▶ [YOUR INSTRUCTIONS]: Here are some records; return them all exactly.

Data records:
────────────────
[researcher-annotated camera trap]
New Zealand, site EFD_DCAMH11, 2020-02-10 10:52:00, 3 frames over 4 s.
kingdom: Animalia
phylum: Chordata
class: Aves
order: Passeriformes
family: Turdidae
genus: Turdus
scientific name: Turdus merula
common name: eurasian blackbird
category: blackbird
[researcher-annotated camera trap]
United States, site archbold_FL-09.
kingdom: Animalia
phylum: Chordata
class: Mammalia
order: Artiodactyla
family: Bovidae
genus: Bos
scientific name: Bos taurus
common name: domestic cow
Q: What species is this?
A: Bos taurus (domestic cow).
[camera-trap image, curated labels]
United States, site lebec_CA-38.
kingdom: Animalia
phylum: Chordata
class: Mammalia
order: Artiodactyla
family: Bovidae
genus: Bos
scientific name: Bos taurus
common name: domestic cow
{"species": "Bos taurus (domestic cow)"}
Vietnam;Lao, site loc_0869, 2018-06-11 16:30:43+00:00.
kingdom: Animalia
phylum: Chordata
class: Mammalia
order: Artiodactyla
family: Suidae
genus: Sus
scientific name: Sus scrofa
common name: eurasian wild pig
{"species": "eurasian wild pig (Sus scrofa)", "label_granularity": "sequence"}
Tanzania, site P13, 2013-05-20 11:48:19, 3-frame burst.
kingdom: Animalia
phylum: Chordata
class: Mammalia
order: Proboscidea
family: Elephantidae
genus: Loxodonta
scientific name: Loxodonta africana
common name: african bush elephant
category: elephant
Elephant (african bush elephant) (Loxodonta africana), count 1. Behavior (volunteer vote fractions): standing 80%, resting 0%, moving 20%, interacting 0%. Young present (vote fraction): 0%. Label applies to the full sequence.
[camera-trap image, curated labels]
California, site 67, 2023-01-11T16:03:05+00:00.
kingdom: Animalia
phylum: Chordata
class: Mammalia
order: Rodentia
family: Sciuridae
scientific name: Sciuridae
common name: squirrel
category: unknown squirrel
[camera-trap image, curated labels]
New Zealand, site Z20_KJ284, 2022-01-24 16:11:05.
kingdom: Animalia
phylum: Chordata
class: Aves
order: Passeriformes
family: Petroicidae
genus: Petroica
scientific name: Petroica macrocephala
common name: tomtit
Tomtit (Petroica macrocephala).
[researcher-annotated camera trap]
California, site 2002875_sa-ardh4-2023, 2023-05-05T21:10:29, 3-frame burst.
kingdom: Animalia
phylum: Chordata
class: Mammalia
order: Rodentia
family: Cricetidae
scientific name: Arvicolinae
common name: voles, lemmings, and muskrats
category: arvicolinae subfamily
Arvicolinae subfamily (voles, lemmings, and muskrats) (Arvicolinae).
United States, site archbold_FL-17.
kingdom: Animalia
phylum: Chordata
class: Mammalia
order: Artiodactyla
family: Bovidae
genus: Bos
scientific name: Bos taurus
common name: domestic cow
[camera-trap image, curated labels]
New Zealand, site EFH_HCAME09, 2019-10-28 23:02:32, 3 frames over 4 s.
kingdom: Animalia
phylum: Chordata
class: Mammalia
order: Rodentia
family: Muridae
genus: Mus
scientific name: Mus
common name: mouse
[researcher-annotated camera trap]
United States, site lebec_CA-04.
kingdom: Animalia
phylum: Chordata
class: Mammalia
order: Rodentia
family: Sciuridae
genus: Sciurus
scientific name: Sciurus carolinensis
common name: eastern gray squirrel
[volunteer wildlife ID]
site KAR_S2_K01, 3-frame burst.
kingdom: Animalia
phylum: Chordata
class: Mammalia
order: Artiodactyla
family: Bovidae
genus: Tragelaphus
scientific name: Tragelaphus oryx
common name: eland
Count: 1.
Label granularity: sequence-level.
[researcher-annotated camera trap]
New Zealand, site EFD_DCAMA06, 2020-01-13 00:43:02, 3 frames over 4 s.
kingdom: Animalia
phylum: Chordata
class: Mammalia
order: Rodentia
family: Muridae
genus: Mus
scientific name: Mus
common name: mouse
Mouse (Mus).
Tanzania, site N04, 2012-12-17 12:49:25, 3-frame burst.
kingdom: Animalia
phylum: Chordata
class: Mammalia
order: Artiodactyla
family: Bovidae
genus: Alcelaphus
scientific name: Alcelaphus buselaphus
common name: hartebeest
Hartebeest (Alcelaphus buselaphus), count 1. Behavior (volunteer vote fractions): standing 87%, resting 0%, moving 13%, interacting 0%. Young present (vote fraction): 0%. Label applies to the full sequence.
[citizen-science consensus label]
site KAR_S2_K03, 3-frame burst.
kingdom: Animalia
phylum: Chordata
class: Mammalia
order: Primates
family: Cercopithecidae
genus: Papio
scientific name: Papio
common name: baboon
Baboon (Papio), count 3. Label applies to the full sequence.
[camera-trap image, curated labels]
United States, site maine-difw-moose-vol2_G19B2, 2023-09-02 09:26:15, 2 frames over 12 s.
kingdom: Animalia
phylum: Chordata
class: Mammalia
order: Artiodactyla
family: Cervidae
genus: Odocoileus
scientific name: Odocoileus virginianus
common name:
────────────────
▶ [TASK RESPONSE]:
[researcher-annotated camera trap]
New Zealand, site EFD_DCAMH11, 2020-02-10 10:52:00, 3 frames over 4 s.
kingdom: Animalia
phylum: Chordata
class: Aves
order: Passeriformes
family: Turdidae
genus: Turdus
scientific name: Turdus merula
common name: eurasian blackbird
category: blackbird
[researcher-annotated camera trap]
United States, site archbold_FL-09.
kingdom: Animalia
phylum: Chordata
class: Mammalia
order: Artiodactyla
family: Bovidae
genus: Bos
scientific name: Bos taurus
common name: domestic cow
Q: What species is this?
A: Bos taurus (domestic cow).
[camera-trap image, curated labels]
United States, site lebec_CA-38.
kingdom: Animalia
phylum: Chordata
class: Mammalia
order: Artiodactyla
family: Bovidae
genus: Bos
scientific name: Bos taurus
common name: domestic cow
{"species": "Bos taurus (domestic cow)"}
Vietnam;Lao, site loc_0869, 2018-06-11 16:30:43+00:00.
kingdom: Animalia
phylum: Chordata
class: Mammalia
order: Artiodactyla
family: Suidae
genus: Sus
scientific name: Sus scrofa
common name: eurasian wild pig
{"species": "eurasian wild pig (Sus scrofa)", "label_granularity": "sequence"}
Tanzania, site P13, 2013-05-20 11:48:19, 3-frame burst.
kingdom: Animalia
phylum: Chordata
class: Mammalia
order: Proboscidea
family: Elephantidae
genus: Loxodonta
scientific name: Loxodonta africana
common name: african bush elephant
category: elephant
Elephant (african bush elephant) (Loxodonta africana), count 1. Behavior (volunteer vote fractions): standing 80%, resting 0%, moving 20%, interacting 0%. Young present (vote fraction): 0%. Label applies to the full sequence.
[camera-trap image, curated labels]
California, site 67, 2023-01-11T16:03:05+00:00.
kingdom: Animalia
phylum: Chordata
class: Mammalia
order: Rodentia
family: Sciuridae
scientific name: Sciuridae
common name: squirrel
category: unknown squirrel
[camera-trap image, curated labels]
New Zealand, site Z20_KJ284, 2022-01-24 16:11:05.
kingdom: Animalia
phylum: Chordata
class: Aves
order: Passeriformes
family: Petroicidae
genus: Petroica
scientific name: Petroica macrocephala
common name: tomtit
Tomtit (Petroica macrocephala).
[researcher-annotated camera trap]
California, site 2002875_sa-ardh4-2023, 2023-05-05T21:10:29, 3-frame burst.
kingdom: Animalia
phylum: Chordata
class: Mammalia
order: Rodentia
family: Cricetidae
scientific name: Arvicolinae
common name: voles, lemmings, and muskrats
category: arvicolinae subfamily
Arvicolinae subfamily (voles, lemmings, and muskrats) (Arvicolinae).
United States, site archbold_FL-17.
kingdom: Animalia
phylum: Chordata
class: Mammalia
order: Artiodactyla
family: Bovidae
genus: Bos
scientific name: Bos taurus
common name: domestic cow
[camera-trap image, curated labels]
New Zealand, site EFH_HCAME09, 2019-10-28 23:02:32, 3 frames over 4 s.
kingdom: Animalia
phylum: Chordata
class: Mammalia
order: Rodentia
family: Muridae
genus: Mus
scientific name: Mus
common name: mouse
[researcher-annotated camera trap]
United States, site lebec_CA-04.
kingdom: Animalia
phylum: Chordata
class: Mammalia
order: Rodentia
family: Sciuridae
genus: Sciurus
scientific name: Sciurus carolinensis
common name: eastern gray squirrel
[volunteer wildlife ID]
site KAR_S2_K01, 3-frame burst.
kingdom: Animalia
phylum: Chordata
class: Mammalia
order: Artiodactyla
family: Bovidae
genus: Tragelaphus
scientific name: Tragelaphus oryx
common name: eland
Count: 1.
Label granularity: sequence-level.
[researcher-annotated camera trap]
New Zealand, site EFD_DCAMA06, 2020-01-13 00:43:02, 3 frames over 4 s.
kingdom: Animalia
phylum: Chordata
class: Mammalia
order: Rodentia
family: Muridae
genus: Mus
scientific name: Mus
common name: mouse
Mouse (Mus).
Tanzania, site N04, 2012-12-17 12:49:25, 3-frame burst.
kingdom: Animalia
phylum: Chordata
class: Mammalia
order: Artiodactyla
family: Bovidae
genus: Alcelaphus
scientific name: Alcelaphus buselaphus
common name: hartebeest
Hartebeest (Alcelaphus buselaphus), count 1. Behavior (volunteer vote fractions): standing 87%, resting 0%, moving 13%, interacting 0%. Young present (vote fraction): 0%. Label applies to the full sequence.
[citizen-science consensus label]
site KAR_S2_K03, 3-frame burst.
kingdom: Animalia
phylum: Chordata
class: Mammalia
order: Primates
family: Cercopithecidae
genus: Papio
scientific name: Papio
common name: baboon
Baboon (Papio), count 3. Label applies to the full sequence.
[camera-trap image, curated labels]
United States, site maine-difw-moose-vol2_G19B2, 2023-09-02 09:26:15, 2 frames over 12 s.
kingdom: Animalia
phylum: Chordata
class: Mammalia
order: Artiodactyla
family: Cervidae
genus: Odocoileus
scientific name: Odocoileus virginianus
common name:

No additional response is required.